### [Exercise prompt]
Output exactly what appears from the line containing "genus: Macaca" to the end of the data below, and nothing more.

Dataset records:
---*---
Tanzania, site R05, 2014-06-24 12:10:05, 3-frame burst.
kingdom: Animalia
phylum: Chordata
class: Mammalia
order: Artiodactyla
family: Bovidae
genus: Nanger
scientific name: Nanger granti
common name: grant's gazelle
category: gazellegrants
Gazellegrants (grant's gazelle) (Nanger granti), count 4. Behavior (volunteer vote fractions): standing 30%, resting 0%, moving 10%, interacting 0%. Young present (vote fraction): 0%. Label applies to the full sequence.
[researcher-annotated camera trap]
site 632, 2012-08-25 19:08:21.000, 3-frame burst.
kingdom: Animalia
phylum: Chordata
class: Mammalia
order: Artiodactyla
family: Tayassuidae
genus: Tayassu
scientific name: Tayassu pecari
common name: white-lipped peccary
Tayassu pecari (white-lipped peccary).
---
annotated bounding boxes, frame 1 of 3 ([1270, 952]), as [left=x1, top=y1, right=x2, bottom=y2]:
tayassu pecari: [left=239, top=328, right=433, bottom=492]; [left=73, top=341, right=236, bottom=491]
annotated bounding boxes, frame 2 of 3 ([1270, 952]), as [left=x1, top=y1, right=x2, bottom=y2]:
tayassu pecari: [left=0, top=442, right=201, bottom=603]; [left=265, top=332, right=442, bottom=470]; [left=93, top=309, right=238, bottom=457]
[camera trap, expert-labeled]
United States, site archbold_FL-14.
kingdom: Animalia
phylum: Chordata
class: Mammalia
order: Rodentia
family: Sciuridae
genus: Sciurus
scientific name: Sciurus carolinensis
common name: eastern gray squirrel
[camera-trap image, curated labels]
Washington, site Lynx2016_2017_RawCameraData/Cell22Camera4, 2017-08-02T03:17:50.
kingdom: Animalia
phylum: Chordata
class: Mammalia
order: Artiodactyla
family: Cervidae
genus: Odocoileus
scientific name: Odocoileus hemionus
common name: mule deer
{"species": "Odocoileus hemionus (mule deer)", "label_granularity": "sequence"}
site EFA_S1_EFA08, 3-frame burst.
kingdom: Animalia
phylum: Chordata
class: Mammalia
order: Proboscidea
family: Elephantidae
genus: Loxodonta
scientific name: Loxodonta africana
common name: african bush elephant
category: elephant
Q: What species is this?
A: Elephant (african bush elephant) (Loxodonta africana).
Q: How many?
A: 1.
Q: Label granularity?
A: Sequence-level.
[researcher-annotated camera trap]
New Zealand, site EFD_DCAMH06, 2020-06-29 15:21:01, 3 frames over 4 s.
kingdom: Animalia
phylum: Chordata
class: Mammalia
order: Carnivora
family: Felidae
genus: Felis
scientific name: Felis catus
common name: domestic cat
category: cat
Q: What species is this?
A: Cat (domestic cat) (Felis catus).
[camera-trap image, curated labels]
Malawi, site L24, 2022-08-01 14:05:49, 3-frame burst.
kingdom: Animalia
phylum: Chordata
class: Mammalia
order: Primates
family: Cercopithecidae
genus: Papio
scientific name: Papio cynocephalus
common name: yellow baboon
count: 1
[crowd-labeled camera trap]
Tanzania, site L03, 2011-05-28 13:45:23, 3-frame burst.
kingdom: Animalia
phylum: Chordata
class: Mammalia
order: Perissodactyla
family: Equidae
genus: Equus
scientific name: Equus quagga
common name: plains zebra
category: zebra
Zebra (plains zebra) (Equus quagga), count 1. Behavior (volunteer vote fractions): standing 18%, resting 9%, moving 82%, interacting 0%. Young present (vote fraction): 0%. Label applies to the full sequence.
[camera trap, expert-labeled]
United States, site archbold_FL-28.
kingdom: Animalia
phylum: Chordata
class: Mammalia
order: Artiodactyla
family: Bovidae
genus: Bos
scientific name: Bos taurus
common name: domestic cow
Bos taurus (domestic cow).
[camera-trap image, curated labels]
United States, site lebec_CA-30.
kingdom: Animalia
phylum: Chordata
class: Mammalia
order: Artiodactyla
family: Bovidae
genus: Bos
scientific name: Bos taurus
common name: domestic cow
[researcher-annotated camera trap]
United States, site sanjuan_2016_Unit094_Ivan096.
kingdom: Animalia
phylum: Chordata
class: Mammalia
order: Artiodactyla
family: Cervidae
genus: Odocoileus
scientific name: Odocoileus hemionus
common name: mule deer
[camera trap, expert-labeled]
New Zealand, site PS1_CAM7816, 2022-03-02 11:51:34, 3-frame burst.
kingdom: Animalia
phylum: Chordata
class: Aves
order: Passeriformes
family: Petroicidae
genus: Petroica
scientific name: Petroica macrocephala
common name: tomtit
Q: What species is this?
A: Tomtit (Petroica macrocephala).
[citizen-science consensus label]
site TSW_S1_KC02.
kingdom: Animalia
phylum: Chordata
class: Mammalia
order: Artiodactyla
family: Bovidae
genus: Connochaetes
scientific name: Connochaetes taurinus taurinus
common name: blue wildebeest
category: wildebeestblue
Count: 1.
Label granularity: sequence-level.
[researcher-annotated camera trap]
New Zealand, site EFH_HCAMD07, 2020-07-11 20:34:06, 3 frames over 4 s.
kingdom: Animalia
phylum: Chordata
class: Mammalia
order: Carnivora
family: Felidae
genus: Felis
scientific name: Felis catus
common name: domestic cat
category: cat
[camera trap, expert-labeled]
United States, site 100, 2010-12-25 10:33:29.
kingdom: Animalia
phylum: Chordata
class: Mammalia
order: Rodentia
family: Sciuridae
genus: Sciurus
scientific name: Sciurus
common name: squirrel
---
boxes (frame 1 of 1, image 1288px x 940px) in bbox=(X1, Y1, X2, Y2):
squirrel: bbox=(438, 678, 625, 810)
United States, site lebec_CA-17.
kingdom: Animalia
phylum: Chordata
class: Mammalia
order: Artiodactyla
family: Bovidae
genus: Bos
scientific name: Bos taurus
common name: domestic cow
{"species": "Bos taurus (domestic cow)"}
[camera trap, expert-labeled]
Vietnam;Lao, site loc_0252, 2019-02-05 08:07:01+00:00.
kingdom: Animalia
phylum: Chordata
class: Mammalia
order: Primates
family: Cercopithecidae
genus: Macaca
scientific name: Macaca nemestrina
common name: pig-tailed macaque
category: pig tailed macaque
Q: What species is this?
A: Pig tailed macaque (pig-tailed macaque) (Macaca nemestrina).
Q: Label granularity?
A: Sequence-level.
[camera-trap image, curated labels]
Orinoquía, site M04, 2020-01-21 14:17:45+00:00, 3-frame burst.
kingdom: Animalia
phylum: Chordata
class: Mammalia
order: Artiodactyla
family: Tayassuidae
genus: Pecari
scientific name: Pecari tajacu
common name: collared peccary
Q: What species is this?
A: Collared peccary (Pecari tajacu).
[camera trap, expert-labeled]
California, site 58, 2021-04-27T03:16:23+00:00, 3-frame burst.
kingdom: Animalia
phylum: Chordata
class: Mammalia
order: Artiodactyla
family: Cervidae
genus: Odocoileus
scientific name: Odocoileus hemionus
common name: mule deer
---*---
### [Result]
genus: Macaca
scientific name: Macaca nemestrina
common name: pig-tailed macaque
category: pig tailed macaque
Q: What species is this?
A: Pig tailed macaque (pig-tailed macaque) (Macaca nemestrina).
Q: Label granularity?
A: Sequence-level.
[camera-trap image, curated labels]
Orinoquía, site M04, 2020-01-21 14:17:45+00:00, 3-frame burst.
kingdom: Animalia
phylum: Chordata
class: Mammalia
order: Artiodactyla
family: Tayassuidae
genus: Pecari
scientific name: Pecari tajacu
common name: collared peccary
Q: What species is this?
A: Collared peccary (Pecari tajacu).
[camera trap, expert-labeled]
California, site 58, 2021-04-27T03:16:23+00:00, 3-frame burst.
kingdom: Animalia
phylum: Chordata
class: Mammalia
order: Artiodactyla
family: Cervidae
genus: Odocoileus
scientific name: Odocoileus hemionus
common name: mule deer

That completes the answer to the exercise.